Read the speech Cllr Andy Wilson, Cabinet Member for Finance, made at the 2019 Budget Council meeting…
Thank you, Mr Mayor.
I am presenting this budget to Council today with a difficult message for our residents,
Dealing with cuts from the Coalition and Now Tory Government has become a sad reality of our budget setting process every year and it will continue into a second decade by the end of this administration. It is clear that with the Tories in power, austerity is far from over.
If there is one message that councillors should take home this evening it is that the local government is facing a period of unparalleled uncertainty.
- Uncertainty caused by the government’s failure to secure and pass a Brexit deal which means the UK is hurtling towards a damaging No Deal exit from the EU, putting jobs and our economy at risk.
- Uncertainty caused by the planned fair funding review next year, which will take money away from poorer, urban areas like Lambeth and shift it to rural Tory shires.
- Uncertainty caused by business rates retention pilots, where the government has reduced the amount of business rates local councils will receive, while offering no certainty on what will happen after next April or how the Government will protect Council’s from the impacts of the economic cycle on an income stream fully dependent on the health of the economy.
- Uncertainty caused by a lack of a spending review, due next April but with no idea on what our funding will be afterwards or whether we will be given allocations on a year by year basis
- Uncertainty caused by the failure to properly sort out social care, with a Green Paper promised two years ago to address the shortfall of care between the NHS and local councils but nothing yet delivered.
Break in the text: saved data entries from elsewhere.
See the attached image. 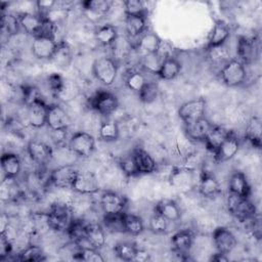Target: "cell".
Masks as SVG:
<instances>
[{
  "instance_id": "obj_49",
  "label": "cell",
  "mask_w": 262,
  "mask_h": 262,
  "mask_svg": "<svg viewBox=\"0 0 262 262\" xmlns=\"http://www.w3.org/2000/svg\"><path fill=\"white\" fill-rule=\"evenodd\" d=\"M169 226V221L163 216L154 213L148 221V228L154 233H164L167 231Z\"/></svg>"
},
{
  "instance_id": "obj_15",
  "label": "cell",
  "mask_w": 262,
  "mask_h": 262,
  "mask_svg": "<svg viewBox=\"0 0 262 262\" xmlns=\"http://www.w3.org/2000/svg\"><path fill=\"white\" fill-rule=\"evenodd\" d=\"M241 142L233 131H230L222 144L213 152L216 163H223L231 160L238 151Z\"/></svg>"
},
{
  "instance_id": "obj_40",
  "label": "cell",
  "mask_w": 262,
  "mask_h": 262,
  "mask_svg": "<svg viewBox=\"0 0 262 262\" xmlns=\"http://www.w3.org/2000/svg\"><path fill=\"white\" fill-rule=\"evenodd\" d=\"M146 82V77L140 71L137 70H131L130 72H128L125 79L126 86L136 93L140 92V90L143 88Z\"/></svg>"
},
{
  "instance_id": "obj_33",
  "label": "cell",
  "mask_w": 262,
  "mask_h": 262,
  "mask_svg": "<svg viewBox=\"0 0 262 262\" xmlns=\"http://www.w3.org/2000/svg\"><path fill=\"white\" fill-rule=\"evenodd\" d=\"M261 133H262V123L259 117H252L247 124L245 137L251 143L252 146L256 148L261 147Z\"/></svg>"
},
{
  "instance_id": "obj_3",
  "label": "cell",
  "mask_w": 262,
  "mask_h": 262,
  "mask_svg": "<svg viewBox=\"0 0 262 262\" xmlns=\"http://www.w3.org/2000/svg\"><path fill=\"white\" fill-rule=\"evenodd\" d=\"M72 220V208L64 203L53 204L46 214L47 226L55 231L67 230Z\"/></svg>"
},
{
  "instance_id": "obj_50",
  "label": "cell",
  "mask_w": 262,
  "mask_h": 262,
  "mask_svg": "<svg viewBox=\"0 0 262 262\" xmlns=\"http://www.w3.org/2000/svg\"><path fill=\"white\" fill-rule=\"evenodd\" d=\"M163 59L164 58L161 55H159L158 53L145 54L142 58V67L149 73L156 75L160 69V66H161Z\"/></svg>"
},
{
  "instance_id": "obj_54",
  "label": "cell",
  "mask_w": 262,
  "mask_h": 262,
  "mask_svg": "<svg viewBox=\"0 0 262 262\" xmlns=\"http://www.w3.org/2000/svg\"><path fill=\"white\" fill-rule=\"evenodd\" d=\"M76 91H77V90H75V87H74V85L71 83V81L64 80V84H63L61 90L59 91V93L57 94L56 97L61 98V99H63V100L72 99V98H74V96L76 95V94H75Z\"/></svg>"
},
{
  "instance_id": "obj_53",
  "label": "cell",
  "mask_w": 262,
  "mask_h": 262,
  "mask_svg": "<svg viewBox=\"0 0 262 262\" xmlns=\"http://www.w3.org/2000/svg\"><path fill=\"white\" fill-rule=\"evenodd\" d=\"M64 84V79L56 74V73H52L48 78H47V85H48V88L50 89V91L55 95L57 96V94L59 93V91L61 90L62 86Z\"/></svg>"
},
{
  "instance_id": "obj_24",
  "label": "cell",
  "mask_w": 262,
  "mask_h": 262,
  "mask_svg": "<svg viewBox=\"0 0 262 262\" xmlns=\"http://www.w3.org/2000/svg\"><path fill=\"white\" fill-rule=\"evenodd\" d=\"M125 31L130 39H138L146 31V15H126Z\"/></svg>"
},
{
  "instance_id": "obj_34",
  "label": "cell",
  "mask_w": 262,
  "mask_h": 262,
  "mask_svg": "<svg viewBox=\"0 0 262 262\" xmlns=\"http://www.w3.org/2000/svg\"><path fill=\"white\" fill-rule=\"evenodd\" d=\"M96 41L101 46H112L118 39V31L113 25H103L96 29L94 33Z\"/></svg>"
},
{
  "instance_id": "obj_57",
  "label": "cell",
  "mask_w": 262,
  "mask_h": 262,
  "mask_svg": "<svg viewBox=\"0 0 262 262\" xmlns=\"http://www.w3.org/2000/svg\"><path fill=\"white\" fill-rule=\"evenodd\" d=\"M250 221H251L250 228H251V231H252L254 237H256L257 239H260V238H261V234H262L260 216L257 214V215H256L255 217H253Z\"/></svg>"
},
{
  "instance_id": "obj_28",
  "label": "cell",
  "mask_w": 262,
  "mask_h": 262,
  "mask_svg": "<svg viewBox=\"0 0 262 262\" xmlns=\"http://www.w3.org/2000/svg\"><path fill=\"white\" fill-rule=\"evenodd\" d=\"M155 213L163 216L169 222L178 221L181 217V211L178 205L169 199H163L155 206Z\"/></svg>"
},
{
  "instance_id": "obj_2",
  "label": "cell",
  "mask_w": 262,
  "mask_h": 262,
  "mask_svg": "<svg viewBox=\"0 0 262 262\" xmlns=\"http://www.w3.org/2000/svg\"><path fill=\"white\" fill-rule=\"evenodd\" d=\"M118 61L113 57L101 56L92 63V74L95 79L104 86H111L115 83L118 74Z\"/></svg>"
},
{
  "instance_id": "obj_1",
  "label": "cell",
  "mask_w": 262,
  "mask_h": 262,
  "mask_svg": "<svg viewBox=\"0 0 262 262\" xmlns=\"http://www.w3.org/2000/svg\"><path fill=\"white\" fill-rule=\"evenodd\" d=\"M200 174L193 168L187 166H173L169 172L168 180L177 190L187 192L198 186Z\"/></svg>"
},
{
  "instance_id": "obj_10",
  "label": "cell",
  "mask_w": 262,
  "mask_h": 262,
  "mask_svg": "<svg viewBox=\"0 0 262 262\" xmlns=\"http://www.w3.org/2000/svg\"><path fill=\"white\" fill-rule=\"evenodd\" d=\"M212 239L217 252L226 255L231 253L237 245L236 237L232 231L223 226H218L213 230Z\"/></svg>"
},
{
  "instance_id": "obj_13",
  "label": "cell",
  "mask_w": 262,
  "mask_h": 262,
  "mask_svg": "<svg viewBox=\"0 0 262 262\" xmlns=\"http://www.w3.org/2000/svg\"><path fill=\"white\" fill-rule=\"evenodd\" d=\"M72 189L82 195L94 194L99 190V183L94 173L90 171H79Z\"/></svg>"
},
{
  "instance_id": "obj_36",
  "label": "cell",
  "mask_w": 262,
  "mask_h": 262,
  "mask_svg": "<svg viewBox=\"0 0 262 262\" xmlns=\"http://www.w3.org/2000/svg\"><path fill=\"white\" fill-rule=\"evenodd\" d=\"M123 218V223H124V228L125 232H128L131 235H139L143 232L144 230V223L138 215L132 214V213H126L124 212L122 214Z\"/></svg>"
},
{
  "instance_id": "obj_52",
  "label": "cell",
  "mask_w": 262,
  "mask_h": 262,
  "mask_svg": "<svg viewBox=\"0 0 262 262\" xmlns=\"http://www.w3.org/2000/svg\"><path fill=\"white\" fill-rule=\"evenodd\" d=\"M1 27H2V30H6L8 35H13V34L17 33L18 30L20 29L18 19L16 16L4 15V14H2Z\"/></svg>"
},
{
  "instance_id": "obj_46",
  "label": "cell",
  "mask_w": 262,
  "mask_h": 262,
  "mask_svg": "<svg viewBox=\"0 0 262 262\" xmlns=\"http://www.w3.org/2000/svg\"><path fill=\"white\" fill-rule=\"evenodd\" d=\"M123 5H124L125 15H131V14L146 15L147 14V6H146V2L144 1L127 0L123 2Z\"/></svg>"
},
{
  "instance_id": "obj_26",
  "label": "cell",
  "mask_w": 262,
  "mask_h": 262,
  "mask_svg": "<svg viewBox=\"0 0 262 262\" xmlns=\"http://www.w3.org/2000/svg\"><path fill=\"white\" fill-rule=\"evenodd\" d=\"M1 168L5 179H14L21 170V161L16 154L4 152L1 157Z\"/></svg>"
},
{
  "instance_id": "obj_18",
  "label": "cell",
  "mask_w": 262,
  "mask_h": 262,
  "mask_svg": "<svg viewBox=\"0 0 262 262\" xmlns=\"http://www.w3.org/2000/svg\"><path fill=\"white\" fill-rule=\"evenodd\" d=\"M198 188L201 195L206 199H213L221 191L217 178L211 172L205 170L200 173Z\"/></svg>"
},
{
  "instance_id": "obj_19",
  "label": "cell",
  "mask_w": 262,
  "mask_h": 262,
  "mask_svg": "<svg viewBox=\"0 0 262 262\" xmlns=\"http://www.w3.org/2000/svg\"><path fill=\"white\" fill-rule=\"evenodd\" d=\"M237 55L243 64L251 63L258 55V45L255 37L243 36L238 39Z\"/></svg>"
},
{
  "instance_id": "obj_16",
  "label": "cell",
  "mask_w": 262,
  "mask_h": 262,
  "mask_svg": "<svg viewBox=\"0 0 262 262\" xmlns=\"http://www.w3.org/2000/svg\"><path fill=\"white\" fill-rule=\"evenodd\" d=\"M27 152L31 160L39 165L48 163L53 155V150L49 144L37 139H33L28 142Z\"/></svg>"
},
{
  "instance_id": "obj_47",
  "label": "cell",
  "mask_w": 262,
  "mask_h": 262,
  "mask_svg": "<svg viewBox=\"0 0 262 262\" xmlns=\"http://www.w3.org/2000/svg\"><path fill=\"white\" fill-rule=\"evenodd\" d=\"M122 214H104L103 223L107 230L113 232H125Z\"/></svg>"
},
{
  "instance_id": "obj_23",
  "label": "cell",
  "mask_w": 262,
  "mask_h": 262,
  "mask_svg": "<svg viewBox=\"0 0 262 262\" xmlns=\"http://www.w3.org/2000/svg\"><path fill=\"white\" fill-rule=\"evenodd\" d=\"M228 189L230 193H233L245 199H249L251 194L250 183L246 175L242 171H234L231 174L229 178Z\"/></svg>"
},
{
  "instance_id": "obj_43",
  "label": "cell",
  "mask_w": 262,
  "mask_h": 262,
  "mask_svg": "<svg viewBox=\"0 0 262 262\" xmlns=\"http://www.w3.org/2000/svg\"><path fill=\"white\" fill-rule=\"evenodd\" d=\"M82 4L87 11L96 15H105L112 8V2L108 0H87Z\"/></svg>"
},
{
  "instance_id": "obj_12",
  "label": "cell",
  "mask_w": 262,
  "mask_h": 262,
  "mask_svg": "<svg viewBox=\"0 0 262 262\" xmlns=\"http://www.w3.org/2000/svg\"><path fill=\"white\" fill-rule=\"evenodd\" d=\"M99 204L104 214H122L127 207V199L116 191L106 190L100 195Z\"/></svg>"
},
{
  "instance_id": "obj_31",
  "label": "cell",
  "mask_w": 262,
  "mask_h": 262,
  "mask_svg": "<svg viewBox=\"0 0 262 262\" xmlns=\"http://www.w3.org/2000/svg\"><path fill=\"white\" fill-rule=\"evenodd\" d=\"M85 238L90 247L99 250L105 245L104 229L98 223H87Z\"/></svg>"
},
{
  "instance_id": "obj_37",
  "label": "cell",
  "mask_w": 262,
  "mask_h": 262,
  "mask_svg": "<svg viewBox=\"0 0 262 262\" xmlns=\"http://www.w3.org/2000/svg\"><path fill=\"white\" fill-rule=\"evenodd\" d=\"M98 137L106 142L118 140L120 137V128L118 124L114 121H103L98 128Z\"/></svg>"
},
{
  "instance_id": "obj_27",
  "label": "cell",
  "mask_w": 262,
  "mask_h": 262,
  "mask_svg": "<svg viewBox=\"0 0 262 262\" xmlns=\"http://www.w3.org/2000/svg\"><path fill=\"white\" fill-rule=\"evenodd\" d=\"M180 71L181 63L179 60L172 55H168L162 60L160 69L156 75L162 80L170 81L175 79L180 74Z\"/></svg>"
},
{
  "instance_id": "obj_20",
  "label": "cell",
  "mask_w": 262,
  "mask_h": 262,
  "mask_svg": "<svg viewBox=\"0 0 262 262\" xmlns=\"http://www.w3.org/2000/svg\"><path fill=\"white\" fill-rule=\"evenodd\" d=\"M194 243V233L190 229H181L176 231L171 237L173 250L180 255L189 254Z\"/></svg>"
},
{
  "instance_id": "obj_56",
  "label": "cell",
  "mask_w": 262,
  "mask_h": 262,
  "mask_svg": "<svg viewBox=\"0 0 262 262\" xmlns=\"http://www.w3.org/2000/svg\"><path fill=\"white\" fill-rule=\"evenodd\" d=\"M11 241L4 234L1 233L0 234V258L3 259L4 257L8 256V254H10L11 252Z\"/></svg>"
},
{
  "instance_id": "obj_59",
  "label": "cell",
  "mask_w": 262,
  "mask_h": 262,
  "mask_svg": "<svg viewBox=\"0 0 262 262\" xmlns=\"http://www.w3.org/2000/svg\"><path fill=\"white\" fill-rule=\"evenodd\" d=\"M146 260H149V255L147 252L143 251V250H140L138 249V252L136 254V258H135V261H146Z\"/></svg>"
},
{
  "instance_id": "obj_35",
  "label": "cell",
  "mask_w": 262,
  "mask_h": 262,
  "mask_svg": "<svg viewBox=\"0 0 262 262\" xmlns=\"http://www.w3.org/2000/svg\"><path fill=\"white\" fill-rule=\"evenodd\" d=\"M50 60H52L53 63L60 69H67L72 62V50L69 44L64 41H59L57 48Z\"/></svg>"
},
{
  "instance_id": "obj_29",
  "label": "cell",
  "mask_w": 262,
  "mask_h": 262,
  "mask_svg": "<svg viewBox=\"0 0 262 262\" xmlns=\"http://www.w3.org/2000/svg\"><path fill=\"white\" fill-rule=\"evenodd\" d=\"M229 132H230L229 130H227L226 128H224L222 126L212 125L207 136L204 139L207 149L213 154L222 144V142L226 139Z\"/></svg>"
},
{
  "instance_id": "obj_6",
  "label": "cell",
  "mask_w": 262,
  "mask_h": 262,
  "mask_svg": "<svg viewBox=\"0 0 262 262\" xmlns=\"http://www.w3.org/2000/svg\"><path fill=\"white\" fill-rule=\"evenodd\" d=\"M206 106L207 102L202 97L188 100L180 105L178 117L184 123V126L191 125L205 117Z\"/></svg>"
},
{
  "instance_id": "obj_55",
  "label": "cell",
  "mask_w": 262,
  "mask_h": 262,
  "mask_svg": "<svg viewBox=\"0 0 262 262\" xmlns=\"http://www.w3.org/2000/svg\"><path fill=\"white\" fill-rule=\"evenodd\" d=\"M37 8L39 10V14L41 16H47V13L54 8L56 5V1L54 0H39L36 2Z\"/></svg>"
},
{
  "instance_id": "obj_39",
  "label": "cell",
  "mask_w": 262,
  "mask_h": 262,
  "mask_svg": "<svg viewBox=\"0 0 262 262\" xmlns=\"http://www.w3.org/2000/svg\"><path fill=\"white\" fill-rule=\"evenodd\" d=\"M18 261H30V262H39L46 259L45 253L43 252L42 248L36 245H31L24 250H21L16 258Z\"/></svg>"
},
{
  "instance_id": "obj_4",
  "label": "cell",
  "mask_w": 262,
  "mask_h": 262,
  "mask_svg": "<svg viewBox=\"0 0 262 262\" xmlns=\"http://www.w3.org/2000/svg\"><path fill=\"white\" fill-rule=\"evenodd\" d=\"M227 208L229 213L242 222L250 221L258 214L256 206L249 199H245L230 192L227 198Z\"/></svg>"
},
{
  "instance_id": "obj_48",
  "label": "cell",
  "mask_w": 262,
  "mask_h": 262,
  "mask_svg": "<svg viewBox=\"0 0 262 262\" xmlns=\"http://www.w3.org/2000/svg\"><path fill=\"white\" fill-rule=\"evenodd\" d=\"M158 92H159L158 84L152 81H147L146 84L143 86V88L138 93V95L142 102L150 103L157 98Z\"/></svg>"
},
{
  "instance_id": "obj_42",
  "label": "cell",
  "mask_w": 262,
  "mask_h": 262,
  "mask_svg": "<svg viewBox=\"0 0 262 262\" xmlns=\"http://www.w3.org/2000/svg\"><path fill=\"white\" fill-rule=\"evenodd\" d=\"M75 259L86 262H103L104 258L101 256L100 252L92 247H79L78 251L75 253Z\"/></svg>"
},
{
  "instance_id": "obj_21",
  "label": "cell",
  "mask_w": 262,
  "mask_h": 262,
  "mask_svg": "<svg viewBox=\"0 0 262 262\" xmlns=\"http://www.w3.org/2000/svg\"><path fill=\"white\" fill-rule=\"evenodd\" d=\"M230 36V27L223 19H217L213 27L212 32L208 38L206 50L225 44L226 40Z\"/></svg>"
},
{
  "instance_id": "obj_58",
  "label": "cell",
  "mask_w": 262,
  "mask_h": 262,
  "mask_svg": "<svg viewBox=\"0 0 262 262\" xmlns=\"http://www.w3.org/2000/svg\"><path fill=\"white\" fill-rule=\"evenodd\" d=\"M211 261H217V262H225V261H228V257L226 254H222V253H219L217 252L216 254H213L212 257L210 258Z\"/></svg>"
},
{
  "instance_id": "obj_11",
  "label": "cell",
  "mask_w": 262,
  "mask_h": 262,
  "mask_svg": "<svg viewBox=\"0 0 262 262\" xmlns=\"http://www.w3.org/2000/svg\"><path fill=\"white\" fill-rule=\"evenodd\" d=\"M28 122L34 128H42L47 123V115L49 105L42 97L33 100L27 105Z\"/></svg>"
},
{
  "instance_id": "obj_44",
  "label": "cell",
  "mask_w": 262,
  "mask_h": 262,
  "mask_svg": "<svg viewBox=\"0 0 262 262\" xmlns=\"http://www.w3.org/2000/svg\"><path fill=\"white\" fill-rule=\"evenodd\" d=\"M138 248L129 242L120 243L115 248V253L118 258L123 261H135Z\"/></svg>"
},
{
  "instance_id": "obj_30",
  "label": "cell",
  "mask_w": 262,
  "mask_h": 262,
  "mask_svg": "<svg viewBox=\"0 0 262 262\" xmlns=\"http://www.w3.org/2000/svg\"><path fill=\"white\" fill-rule=\"evenodd\" d=\"M212 125L213 124L207 118L204 117L203 119L196 121L195 123L184 127L185 136L190 140L204 141Z\"/></svg>"
},
{
  "instance_id": "obj_22",
  "label": "cell",
  "mask_w": 262,
  "mask_h": 262,
  "mask_svg": "<svg viewBox=\"0 0 262 262\" xmlns=\"http://www.w3.org/2000/svg\"><path fill=\"white\" fill-rule=\"evenodd\" d=\"M135 165L139 174H151L157 170V163L152 156L147 150L137 147L132 151Z\"/></svg>"
},
{
  "instance_id": "obj_45",
  "label": "cell",
  "mask_w": 262,
  "mask_h": 262,
  "mask_svg": "<svg viewBox=\"0 0 262 262\" xmlns=\"http://www.w3.org/2000/svg\"><path fill=\"white\" fill-rule=\"evenodd\" d=\"M56 32H57L56 24L49 16H42L41 26L33 38L45 37V38L55 39Z\"/></svg>"
},
{
  "instance_id": "obj_32",
  "label": "cell",
  "mask_w": 262,
  "mask_h": 262,
  "mask_svg": "<svg viewBox=\"0 0 262 262\" xmlns=\"http://www.w3.org/2000/svg\"><path fill=\"white\" fill-rule=\"evenodd\" d=\"M16 17L18 19L20 29H23L27 34L34 37L41 26L42 16L40 14H34L32 12H20L16 15Z\"/></svg>"
},
{
  "instance_id": "obj_9",
  "label": "cell",
  "mask_w": 262,
  "mask_h": 262,
  "mask_svg": "<svg viewBox=\"0 0 262 262\" xmlns=\"http://www.w3.org/2000/svg\"><path fill=\"white\" fill-rule=\"evenodd\" d=\"M79 170L73 165H63L49 173V182L57 188H72Z\"/></svg>"
},
{
  "instance_id": "obj_8",
  "label": "cell",
  "mask_w": 262,
  "mask_h": 262,
  "mask_svg": "<svg viewBox=\"0 0 262 262\" xmlns=\"http://www.w3.org/2000/svg\"><path fill=\"white\" fill-rule=\"evenodd\" d=\"M69 146L71 150L82 158L90 157L95 149V139L88 132L79 131L70 138Z\"/></svg>"
},
{
  "instance_id": "obj_51",
  "label": "cell",
  "mask_w": 262,
  "mask_h": 262,
  "mask_svg": "<svg viewBox=\"0 0 262 262\" xmlns=\"http://www.w3.org/2000/svg\"><path fill=\"white\" fill-rule=\"evenodd\" d=\"M119 166H120L121 170L123 171V173L127 176H135V175L139 174L132 155L122 158L119 161Z\"/></svg>"
},
{
  "instance_id": "obj_41",
  "label": "cell",
  "mask_w": 262,
  "mask_h": 262,
  "mask_svg": "<svg viewBox=\"0 0 262 262\" xmlns=\"http://www.w3.org/2000/svg\"><path fill=\"white\" fill-rule=\"evenodd\" d=\"M207 54H208V59L211 61V63L217 64V66H220V64L223 66L230 59L229 51L225 46V44L207 49Z\"/></svg>"
},
{
  "instance_id": "obj_7",
  "label": "cell",
  "mask_w": 262,
  "mask_h": 262,
  "mask_svg": "<svg viewBox=\"0 0 262 262\" xmlns=\"http://www.w3.org/2000/svg\"><path fill=\"white\" fill-rule=\"evenodd\" d=\"M91 107L99 115L107 117L115 113L119 106L117 96L110 91H98L90 99Z\"/></svg>"
},
{
  "instance_id": "obj_17",
  "label": "cell",
  "mask_w": 262,
  "mask_h": 262,
  "mask_svg": "<svg viewBox=\"0 0 262 262\" xmlns=\"http://www.w3.org/2000/svg\"><path fill=\"white\" fill-rule=\"evenodd\" d=\"M58 42L55 39L45 37L33 38L31 49L35 57L42 60H50L57 48Z\"/></svg>"
},
{
  "instance_id": "obj_38",
  "label": "cell",
  "mask_w": 262,
  "mask_h": 262,
  "mask_svg": "<svg viewBox=\"0 0 262 262\" xmlns=\"http://www.w3.org/2000/svg\"><path fill=\"white\" fill-rule=\"evenodd\" d=\"M86 225L87 223H84L81 219H73L70 223L68 229L66 230L71 237L72 242L74 244H77L78 246L82 241L86 242ZM87 243V242H86Z\"/></svg>"
},
{
  "instance_id": "obj_25",
  "label": "cell",
  "mask_w": 262,
  "mask_h": 262,
  "mask_svg": "<svg viewBox=\"0 0 262 262\" xmlns=\"http://www.w3.org/2000/svg\"><path fill=\"white\" fill-rule=\"evenodd\" d=\"M162 45L161 38L152 32L145 31L136 42V48L145 54H156Z\"/></svg>"
},
{
  "instance_id": "obj_5",
  "label": "cell",
  "mask_w": 262,
  "mask_h": 262,
  "mask_svg": "<svg viewBox=\"0 0 262 262\" xmlns=\"http://www.w3.org/2000/svg\"><path fill=\"white\" fill-rule=\"evenodd\" d=\"M220 78L228 87H237L246 81L247 72L245 64L238 59H229L220 70Z\"/></svg>"
},
{
  "instance_id": "obj_14",
  "label": "cell",
  "mask_w": 262,
  "mask_h": 262,
  "mask_svg": "<svg viewBox=\"0 0 262 262\" xmlns=\"http://www.w3.org/2000/svg\"><path fill=\"white\" fill-rule=\"evenodd\" d=\"M46 125L52 131H67L71 126V118L59 104H50Z\"/></svg>"
}]
</instances>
Lambeth currently faces a £6 million pressure on our adult social care budget but with absolutely no idea how that will be funded in the future.
So while we have published a credible, balanced budget with a clear plan, we know that the future may change very quickly in the next few weeks and months.
It’s a shame that the opposition budgets completely fail to recognise the reality of that situation.
The Green budget, while at least an improvement on Cllr Ainslie’s previous blank pieces of paper, comes with a significant credibility gap and a major financial health warning from the council’s finance officer.
Though to be fair, it’s a marginal improvement on the effort of Cllr Briggs, who has impressively copy and pasted last year’s budget effort without actually changing most of the dates.
Presumably Cllr Briggs just wishes it was still 2017-18 when he had two more Conservative councillors in the borough.
We hear a lot of talk about decent opposition from opposition councillors – but their failure to actually offer any solutions sums up why the voters of Thornton ward rejected them so comprehensively last week. It’s not enough to say you want to hold people to account, when it matters you actually have to do it, in Labour we know that holding government to account is more than just warm words and motions at Full Council.
Mr Mayor, I’m proud that it is Labour in Lambeth that is dealing in reality and has produced a credible budget that despite the circumstances, protects our most vulnerable residents and delivers on our ambitious manifesto for a better, fairer Lambeth. I believe the choices we’ve made reflect the values that our residents want from a Labour council.
And we know that because that is what our residents have told us through the budget consultation, one of the largest engagement exercises on a budget that this Council has ever seen. 4000 people responded online and I personally have met with a number of community groups and in some instances some very enthusiastic individuals to discuss our plans and the state of local government finances.
The key findings are that 46% of residents agreed or strongly agreed with the council’s saving proposals and 40% agreed or strongly agreed, that the budget proposals will enable the council to achieve its priorities
Residents placed services for children, Tackling Youth Violence and community safety as their top three areas for the council to prioritise. This is reflected in the additional funding for tackling youth violence in this Budget and in the significant focus the council is placing on this area as a policy priority.
So we have gone further in this budget to consult and understand what our residents want from their Council and having listened to residents, we have:
- Invested additional funding to tackle youth violence
- Introduced a business rates discount scheme for local firms that follow Lambeth council’s lead and pay the London Living Wage – because everyone deserves a decent wage for a hard day’s work.
- Protected spending on child and adolescent mental health, benefits advice and violence against women and girls services.
- We have scrapped plans to make savings in our library service
- As part of our commitment to continuing to invest in our borough despite austerity, we will deliver £131 million of investment in the next two years in roads and pavements, parks and homes
- And we are delivering on our manifesto commitment to double the council tax on empty homes
That doesn’t mean there aren’t some really difficult choices – austerity means that is unavoidable. We have had to increase council tax by 2.99%, to help prevent even further cuts and stay on top of inflation.
But I believe the choices we’ve made reflect the values that our residents want from a Labour council. I can only hope that a general election is called in the near future and a Labour Government is returned that ends austerity and reinstates funding to local government and means we can do more to help our impoverished communities.